M3 core counts and performance

I am very pleased with the thermal improvement on the iPad Pro. I want Apple to focus on cooling on iPhones and Macbooks going forward.

No one likes hot and noisy laptops, see M3 Max 14". More copper heatpipes please.
 
I thought they said the A17 pulled 14 watts single core? I may have misremembered.

That was multi core if I remember correctly.

Sure unless you average the test results in which case it's about 5% "IPC gains" or so ... which people tend to like numbers above 10, high teens especially (and remember SME doesn't count!).

It's easy to get double-digit IPC improvements if your IPC is in the cellar. I really get confused when everyone is praising AMD for achieving 10% higher IPC while Apple is stuck with 3-5% improvements... like dude, M4 has around 60-70% higher IPC than Zen4, what are you talking about?

Are you roger_k over there?

Maybe :D

I have to say I am not fond of this extreme cooling that they seem to be doing lately. As far as I can see, it skews results both in terms of the score, and the power. I just want analysis of the M4 at the default power levels. It feels like a move aimed at increasing clicks in YouTube, which is fair if that’s their business, but it’s a shame there is seemingly little room for sober analysis.

There is an advantage to this in that you can fix the clock. Especially if you want to estimate the IPC it is really important to understand whether you are running at peak clock or not. Every Mhz matters. But the danger is in extrapolating their results to normal usage, which they unfortunately do. "Oh it uses more power, that's bad!" — of course it's using more power, you are forcing it into an unrealistic situation. Measure the power consumption under normal use.
 
Also, why do so many seem underwhelmed in that thread? Are they wrong or am I missing something?
Well, aside from the complaining that Apple isn't giving the same gains they used to, that place has the distinct problem of taking rumoured AMD gains too seriously. So we have people looking at Apple's 'measly' IPC gains compared to AMD's rumoured 30 - 40% IPC gains and act accordingly. They also really don't like GB6 there.
 
Well, aside from the complaining that Apple isn't giving the same gains they used to, that place has the distinct problem of taking rumoured AMD gains too seriously. So we have people looking at Apple's 'measly' IPC gains compared to AMD's rumoured 30 - 40% IPC gains and act accordingly. They also really don't like GB6 there.
I know @leman has documented the fact that each generation of Apple Silicon tends to increase by about 200-400 each time, but does anyone know roughly what the ipc increases have been?
 
I have to say I am not fond of this extreme cooling that they seem to be doing lately. As far as I can see, it skews results both in terms of the score, and the power. I just want analysis of the M4 at the default power levels. It feels like a move aimed at increasing clicks in YouTube, which is fair if that’s their business, but it’s a shame there is seemingly little room for sober analysis.
I think it’s useful insofar as it shows what the chip can do in principle but if it’s pushing it past what a laptop could do, then yeah it’s dumb.
•••
◆ WHAT IS REQUIRED ◆
Copy the thread above on M3 and M4 chip performance word for word, from "Sure unless you" to "roger_k over there?".

◆ DATASET EXTRACT ◆
•••
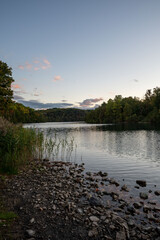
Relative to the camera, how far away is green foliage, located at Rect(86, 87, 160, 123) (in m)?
125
•••
◆ TASK SOLUTION ◆
Sure unless you average the test results in which case it's about 5% "IPC gains" or so ... which people tend to like numbers above 10, high teens especially (and remember SME doesn't count!).

It's easy to get double-digit IPC improvements if your IPC is in the cellar. I really get confused when everyone is praising AMD for achieving 10% higher IPC while Apple is stuck with 3-5% improvements... like dude, M4 has around 60-70% higher IPC than Zen4, what are you talking about?

Are you roger_k over there?